- **WHAT IS BEING ASKED**:
Pull out from the material below all lines with "rattan".

- **DATA**:
========================================================================
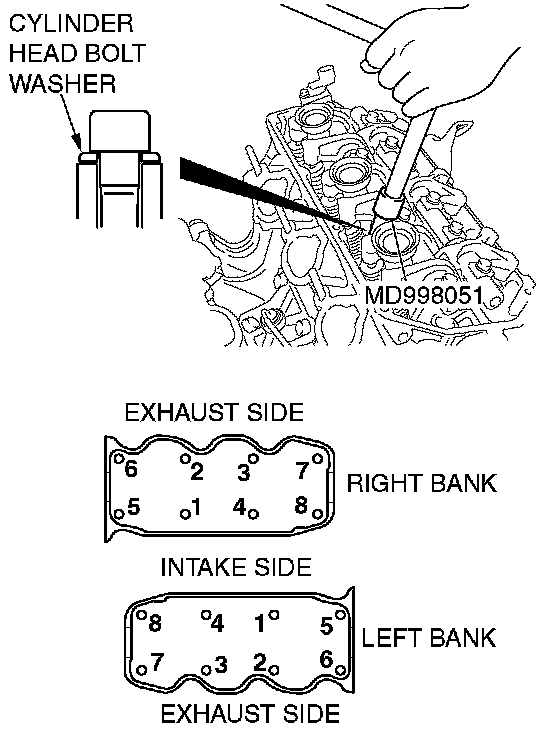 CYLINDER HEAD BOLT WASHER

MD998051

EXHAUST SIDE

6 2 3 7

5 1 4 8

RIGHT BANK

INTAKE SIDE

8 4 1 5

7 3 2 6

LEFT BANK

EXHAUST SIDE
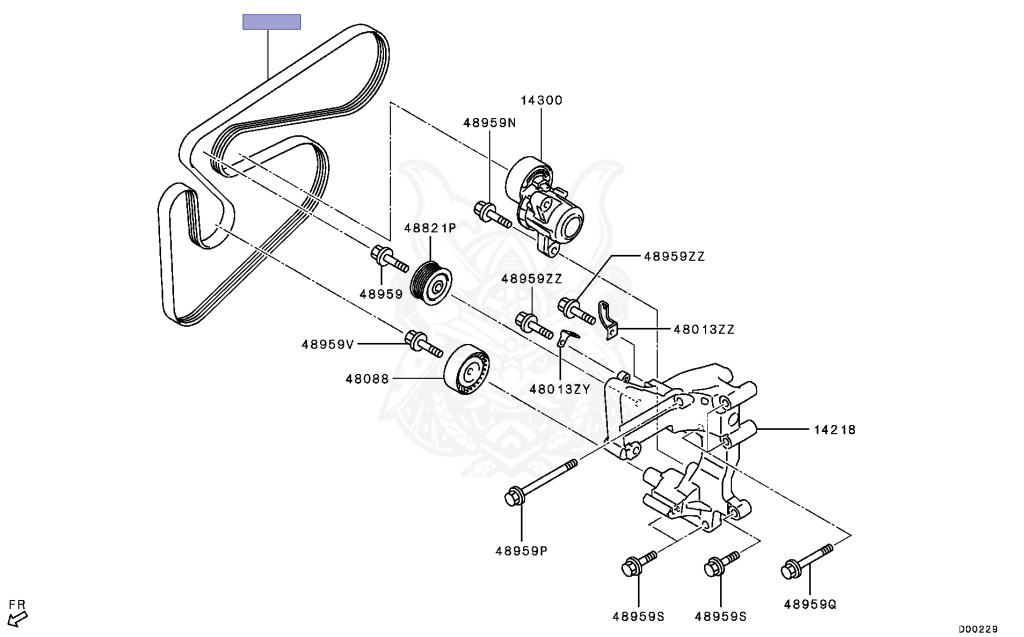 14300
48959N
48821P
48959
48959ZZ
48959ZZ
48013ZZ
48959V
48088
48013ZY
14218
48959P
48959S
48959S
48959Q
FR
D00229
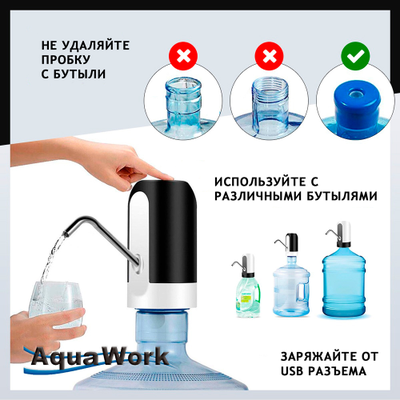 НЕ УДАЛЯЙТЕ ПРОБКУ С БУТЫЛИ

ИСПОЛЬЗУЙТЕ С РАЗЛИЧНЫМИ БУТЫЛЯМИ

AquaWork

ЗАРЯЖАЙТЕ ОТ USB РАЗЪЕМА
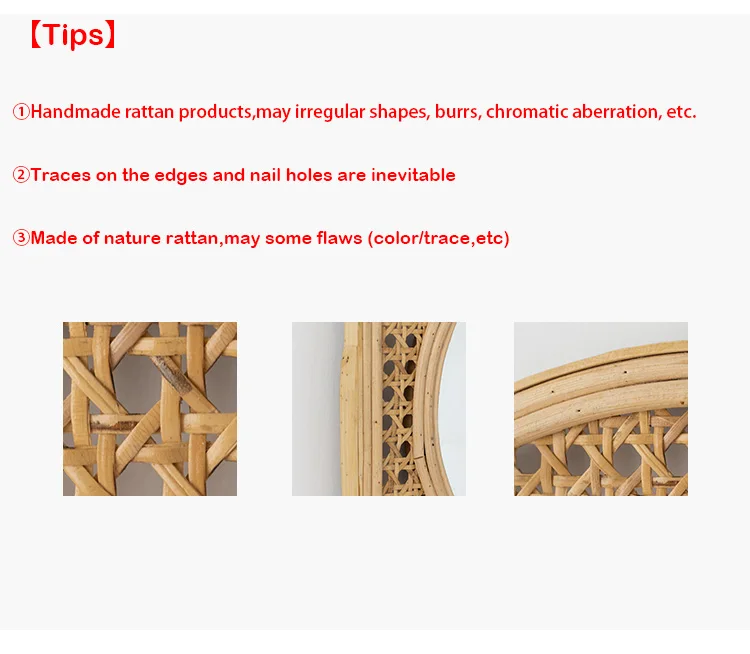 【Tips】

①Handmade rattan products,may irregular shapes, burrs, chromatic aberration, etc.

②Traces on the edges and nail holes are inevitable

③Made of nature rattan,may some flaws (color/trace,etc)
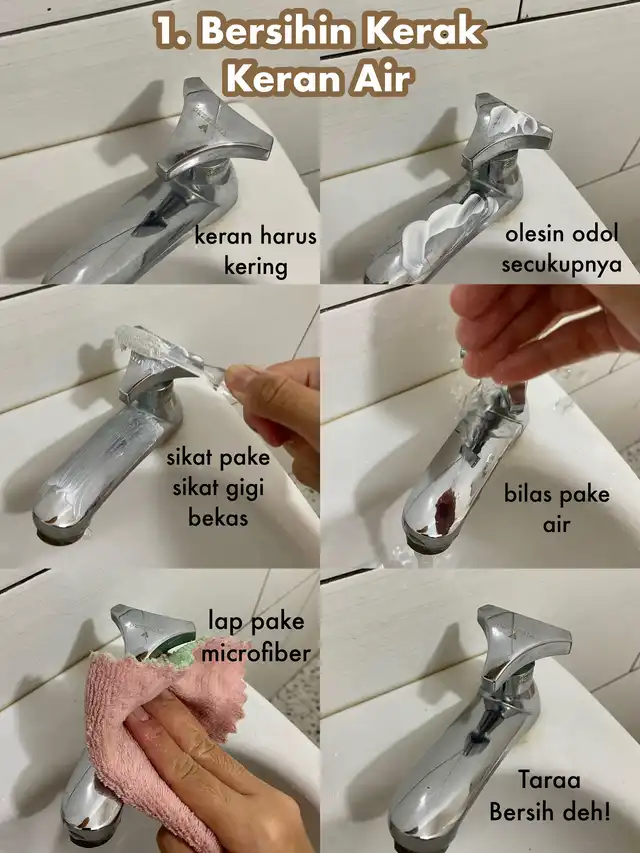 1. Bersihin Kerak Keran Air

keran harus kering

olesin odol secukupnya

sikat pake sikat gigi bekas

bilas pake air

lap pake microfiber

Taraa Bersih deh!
========================================================================
- **EXERCISE OUTPUT**:
①Handmade rattan products,may irregular shapes, burrs, chromatic aberration, etc.
③Made of nature rattan,may some flaws (color/trace,etc)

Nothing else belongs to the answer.